5. What motivates you to write?

It can be everything from a jar of spice on the cupboard to a bottle of medicine on the shelf, from the physical pain in the chest to the spiritual/mental injury. I think pains of any kind have been the greatest motives for poets.

6. What is your work ethic?

I love originality and so try my best to save my pen from plagiarism and to mention and appreciate the poets whose writing inspired me.

7. How do the writers you read when you were young influence you today?

Some poems are ageless and no matter in what age you read them, they inspire or hunt you in different ways. I believe Rumi’s are of such kind.
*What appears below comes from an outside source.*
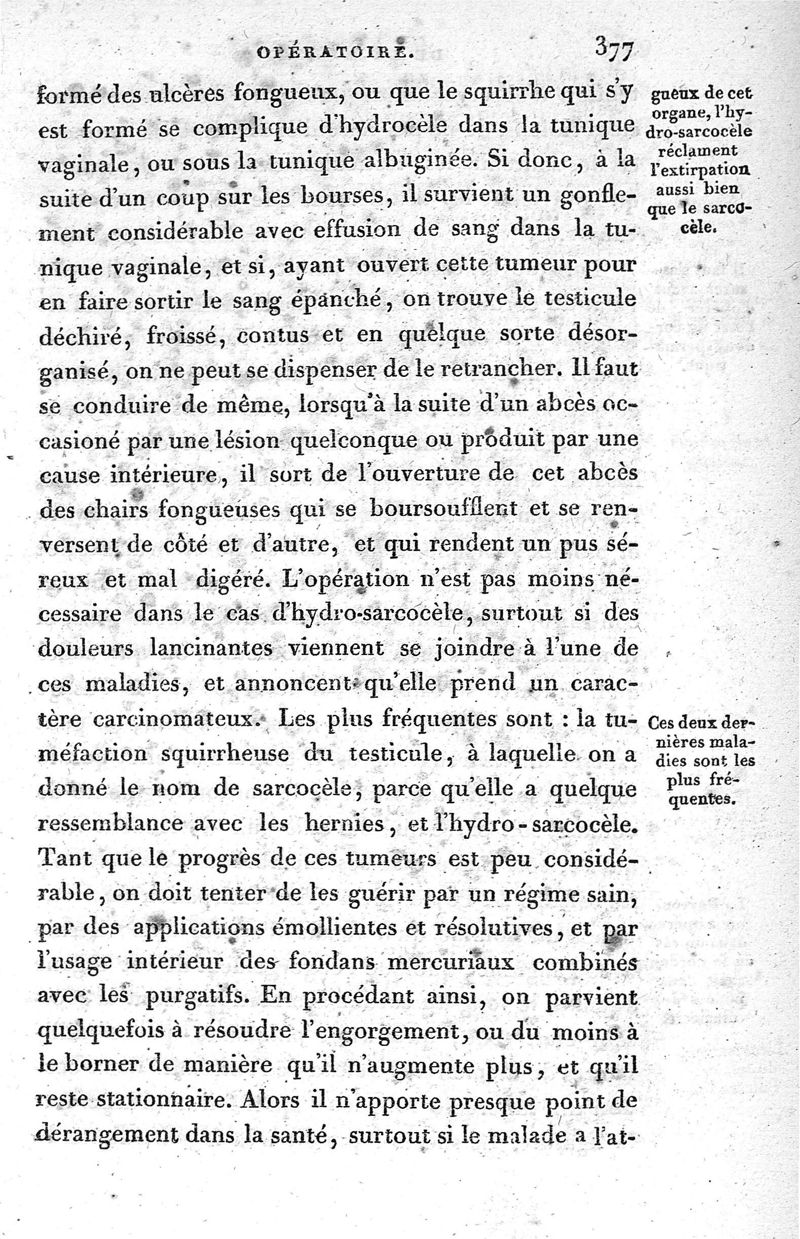 OPÉRATOIRE. 377

formé des ulcères fongueux, ou que le squirrhe qui s'y est formé se complique d'hydrocèle dans la tunique vaginale, ou sous la tunique albuginée. Si donc, à la suite d'un coup sur les bourses, il survient un gonflement considérable avec effusion de sang dans la tunique vaginale, et si, ayant ouvert cette tumeur pour en faire sortir le sang épanché, on trouve le testicule déchiré, froissé, contus et en quelque sorte désorganisé, on ne peut se dispenser de le retrancher. Il faut se conduire de même, lorsqu'à la suite d'un abcès occasioné par une lésion quelconque ou produit par une cause intérieure, il sort de l'ouverture de cet abcès des chairs fongueuses qui se boursoufflent et se renversent de côté et d'autre, et qui rendent un pus séreux et mal digéré. L'opération n'est pas moins nécessaire dans le cas d'hydro-sarcocèle, surtout si des douleurs lancinantes viennent se joindre à l'une de ces maladies, et annoncent qu'elle prend un caractère carcinomateux. Les plus fréquentes sont : la tuméfaction squirrheuse du testicule, à laquelle on a donné le nom de sarcocèle, parce qu'elle a quelque ressemblance avec les hernies, et l'hydro-sarcocèle. Tant que le progrès de ces tumeurs est peu considérable, on doit tenter de les guérir par un régime sain, par des applications émollientes et résolutives, et par l'usage intérieur des fondans mercuriaux combinés avec les purgatifs. En procédant ainsi, on parvient quelquefois à résoudre l'engorgement, ou du moins à le borner de manière qu'il n'augmente plus, et qu'il reste stationnaire. Alors il n'apporte presque point de dérangement dans la santé, surtout si le malade a l'at-

gueux de cet organe, l'hydro-sarcocèle réclament l'extirpation aussi bien que le sarcocèle.

Ces deux dernières maladies sont les plus fréquentes.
Interestingly, I often find myself to enjoy reading children fairy tales/mythology again. They may not inspire me anymore but delight my heart and change the sight angle.

8. Who of today’s writers do you admire the most and why?

David Shapiro and Joanna Fuhrman. I enjoy and love reading their collections.

What I like about David Shapiro’s poetry has already been mentioned by Carl Whithaus, “To call David Shapiro a poet of the surreal, of collage, of the erotic, of endless transition, of formless form, of fin-de- siècle regret is to touch upon the variety of poetic techniques he has explored … he has refused to write poetry which organizes the real into a clean and neat poetic.”Joanna Fuhrman’s poetry tackles you with a glorious rush of sound and image and offbeat humor.

9. Why do you write?

It’s better not to pick an answer in the large basket of “because”! There are unknown and deeper layers of being yet to be defined by scientists. I really don’t know just like I don’t know why I live or breathe but out of why questions, there is beauty in writing and expressing the human’s thoughts. For me, writing has been easier than talking. I would rather people read my heart/mind whenever they really want to than they listen to my words and forget about it.

9. What would you say to someone who asked you “How do you become a writer?”

I became writer because I found writing the fascinating art to develop the flickering ideas which do not leave you alone until you represent them.

11. Tell me about the writing projects you have on at the moment?

I think about creating a link between translations and original poems, and mixing different languages in one piece of poem(s) in a way that it doesn’t miss the fluency and rhythm and remains attractive to different ears. My next project has not clearly been defined yet but it will definitely contain combinations.

Thank you so much Paul for the interview. It was a pleasure talking to you and the wonderful readers.